The final argument urged by plaintiff which must be considered is whether there should have been a specific exclusion of a mental institution under subdivision “ c.” Said subdivision ‘ ‘ c ” refers to specific exclusions such as places for rest, aged, alcoholics, narcotics, etc. As the court interprets this policy, it is obvious that neither mental cases nor mental institutions were excluded from coverage under subdivision c.” Apparently, it was intended by the policy to pay benefits for mental *193cases if confined in a “ hospital ” as defined in the policy. In the instant case, the plaintiff would have been eligible for indemnity payments if Ferncliff Manor actually complied with the definition of a hospital. On the other hand, the exclusions contained in subdivision “ c ” were specific exclusions from coverage even if confinement were in a “ hospital” as defined in the policy. The exclusions in subdivision “ c ” inured to the plaintiff’s benefit because of the intent and language which apparently did not prohibit indemnity for mentally retarded cases, as so often appears in other policies of insurance. Plaintiff would have prevailed in this case because of coverage of mental cases had the patient been confined to a hospital which met the prerequisites of the policy. The definition of a hospital was clearly described and could be understood by the average person.

To hold otherwise in this case would mean that the court unjustifiably and without legal sanction is broadening the terms of the contract of insurance and adding an additional risk never intended nor contemplated. The court can neither rewrite nor interpret this policy since no ambiguity, uncertainty nor obscurity exists.

My compassion for the family cannot override my obligation to rule that under the law Ferncliff Manor is not a “ hospital.”

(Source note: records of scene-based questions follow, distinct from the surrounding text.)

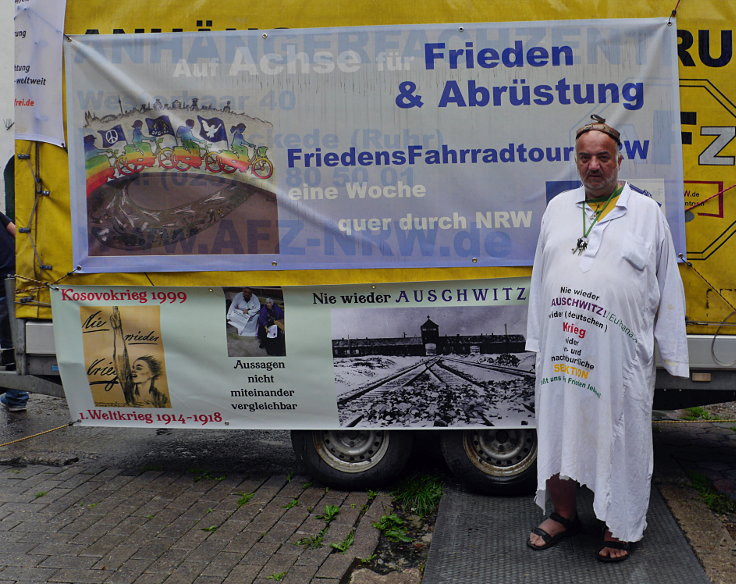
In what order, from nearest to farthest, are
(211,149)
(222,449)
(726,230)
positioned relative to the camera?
(726,230) → (211,149) → (222,449)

The court is fully sympathetic with the plaintiff’s plight. The condition of his son presents a most pathetic picture of a child utterly helpless with a prognosis that is completely hopeless. While unable to prevent the unfortunate result to the plaintiff encountered herein, the court cannot render itself completely oblivious to the sad situation which prevails in our community with respect to the facilities available for the care and assistance of the mentally retarded. In the entire City of New York, according to a communication to the court from the Department of Mental Hygiene, there are available only 6,284 beds for the mentally retarded in public institutions, of which 4,488 are for those between the ages of 5 and 24. The entire State-wide total for public institutions is 24,416 beds of which 12,340 are available for the afore-mentioned youthful age group. Private institutions in New York City provide only 15 beds and in the entire State these private facilities provide only 1,145 beds. Further, devoted parents may be drained penniless just paying the charges for the custody for life of a hopeless case in an institution. It becomes readily apparent that New York State with its population of approximately 18,000,000 people has made woefully inadequate provisions for the mentally retarded. This presents a sad, pitiful situation which should commend itself *194to the attention of all public-spirited citizens and it is the court’s sincere hope that in the not too distant future a lethargic public, sufficiently aroused, will yet remedy the sad plight of our more unfortunate brethren.

Defendant’s motion to dismiss plaintiff’s complaint after trial is granted.